The test systems’ Windows desktops were set at 1280×1024 in 32-bit color at an 85Hz screen refresh rate. Vertical refresh sync (vsync) was disabled for all tests.
We used the following versions of our test applications:
- FutureMark 3DMark03 Build 340
- Far Cry 1.1 with trdemo1.
- Comanche 4 demo
- Quake III Arena v1.31 with trdemo1.dm_67
- Wolfenstein: Enemy Territory with demo0000.dm_82
- Serious Sam SE v1.07 with Demo0003
- Unreal Tournament 2004 with trdemo1.demo4
- Splinter Cell v1.2 with TRKalinatekDemo.bin
- ShaderMark 2.0 build 1e
- rthdribl 1.2
- D3D FSAA Viewer 4
- D3D RightMark beta 4
All the tests and methods we employed are publicly available and reproducible. If you have questions about our methods, hit our forums to talk with us about them.
Pixel filling power
Let’s kick off this party with a look at fill rate, that ancient graphics standard of pixel-pushing power. The GeForce 6800 Ultra’s theoreticals for fill rate are staggering. Here are some common high-end cards from the past year or so for comparison, with the 6800 Ultra at the bottom of the table.
|Core clock (MHz)||Pixel pipelines||Peak fill rate (Mpixels/s)||Texture units per pixel pipeline||Peak fill rate (Mtexels/s)||Memory clock (MHz)||Memory bus width (bits)||Peak memory bandwidth (GB/s)|
|GeForce FX 5800 Ultra||500||4||2000||2||4000||1000||128||16.0|
|Radeon 9700 Pro||325||8||2600||1||2600||620||256||19.8|
|Radeon 9800 Pro||380||8||3040||1||3040||680||256||21.8|
|Radeon 9800 Pro 256MB||380||8||3040||1||3040||700||256||22.4|
|Radeon 9800 XT||412||8||3296||1||3296||730||256||23.4|
|GeForce FX 5900 Ultra||450||4||1800||2||3600||850||256||27.2|
|GeForce FX 5950 Ultra||475||4||1900||2||3800||950||256||30.4|
|GeForce 6800 Ultra||400||16||6400||1||6400||1100||256||35.2|
Holy Moses that’s a lotta oomph! Thanks to its sixteen pixel pipes, the GeForce 6800 Ultra doubles the theoretical peak pixel and textured pixel (texel) fill rates of the Radeon 9800 XT. Of course, memory bandwidth often limits actual fill rates, and any chip as powerful as the GeForce 6800 Ultra is likely to be limited by today’s memory technology. However, with 35.2GB/s of peak memory bandwidth thanks to a 256-bit path to its DDR3 memory, the GeForce 6800 Ultra isn’t exactly deprived.
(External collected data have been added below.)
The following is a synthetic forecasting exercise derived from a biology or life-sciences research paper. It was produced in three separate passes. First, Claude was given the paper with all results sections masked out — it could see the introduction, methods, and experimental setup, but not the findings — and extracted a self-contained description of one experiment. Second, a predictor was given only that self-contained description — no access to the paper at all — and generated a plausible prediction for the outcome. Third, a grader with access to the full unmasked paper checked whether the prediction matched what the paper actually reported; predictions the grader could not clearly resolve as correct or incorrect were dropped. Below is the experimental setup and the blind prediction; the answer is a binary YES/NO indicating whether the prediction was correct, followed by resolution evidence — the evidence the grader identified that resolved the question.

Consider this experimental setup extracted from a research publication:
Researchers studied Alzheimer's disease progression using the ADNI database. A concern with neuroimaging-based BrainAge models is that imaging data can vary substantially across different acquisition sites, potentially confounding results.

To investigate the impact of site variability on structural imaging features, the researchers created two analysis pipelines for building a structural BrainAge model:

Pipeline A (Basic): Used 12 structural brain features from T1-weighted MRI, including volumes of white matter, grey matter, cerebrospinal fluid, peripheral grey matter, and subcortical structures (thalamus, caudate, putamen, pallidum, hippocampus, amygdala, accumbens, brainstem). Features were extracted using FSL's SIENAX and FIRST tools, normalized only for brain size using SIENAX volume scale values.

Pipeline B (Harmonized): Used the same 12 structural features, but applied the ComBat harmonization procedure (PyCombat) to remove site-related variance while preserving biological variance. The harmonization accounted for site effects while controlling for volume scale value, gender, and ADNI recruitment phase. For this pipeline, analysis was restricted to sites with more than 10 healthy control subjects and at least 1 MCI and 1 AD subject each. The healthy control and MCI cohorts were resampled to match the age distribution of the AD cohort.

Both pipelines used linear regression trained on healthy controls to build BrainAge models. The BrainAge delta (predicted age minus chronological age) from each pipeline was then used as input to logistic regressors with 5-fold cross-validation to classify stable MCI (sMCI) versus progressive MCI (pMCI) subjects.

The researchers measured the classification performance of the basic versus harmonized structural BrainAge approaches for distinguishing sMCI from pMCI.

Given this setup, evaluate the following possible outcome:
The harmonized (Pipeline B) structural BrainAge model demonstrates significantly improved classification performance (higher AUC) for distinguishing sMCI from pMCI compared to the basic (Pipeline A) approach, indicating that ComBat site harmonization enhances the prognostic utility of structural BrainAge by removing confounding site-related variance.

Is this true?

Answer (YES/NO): NO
Let’s put the theory to test with some synthetic fill rate benchmarks.
The theory works out pretty well in this test. With only a single texture, the NV40 can only reach half its theoretical peak, but with multiple textures per pixel, the GPU gets very near to its theoretical peak, and in doing so, it absolutely trounces the Radeon 9800 XT and GeForce FX 5950 Ultra.
For a different look at fill rate, we also tested with D3D RightMark, which lets us see performance with up to eight textures applied.
The GeForce 6800 Ultra again outclasses the other guys by miles, especially in the more common cases of one, two, and four textures per pixel. As an 8×1 design, the Radeon 9800 XT’s performance decays much like the 16×1 NV40, while the 4×2 GeForce FX produces a zig-zag pattern, performing much better with even numbers of textures per pixel.
Now, on to some real games.
We’ve presented our benchmark results in line graphs, and we’ve elected to test a full range of resolutions both with and without edge antialiasing and anisotropic texture filtering. That may seem deeply dorky to you as you look at some of these results, because in older games, none of these cards is straining at all at 1600×1200 without AA and aniso. However, I happen to think that format is illuminating, so bear with me. Sometimes, every once in a while, performance in a game is limited by something other than fill rate, and tests at lower resolutions will show that.
Unreal Tournament 2004
UT2004 seems to be limited to about 70 frames per second no matter what, but once we reach higher resolutions, even without AA and aniso, the gap between the GeForce 6800 Ultra and the older cards begins to become apparent. As the fill rate requirements grow, the NV40 pulls further and further away.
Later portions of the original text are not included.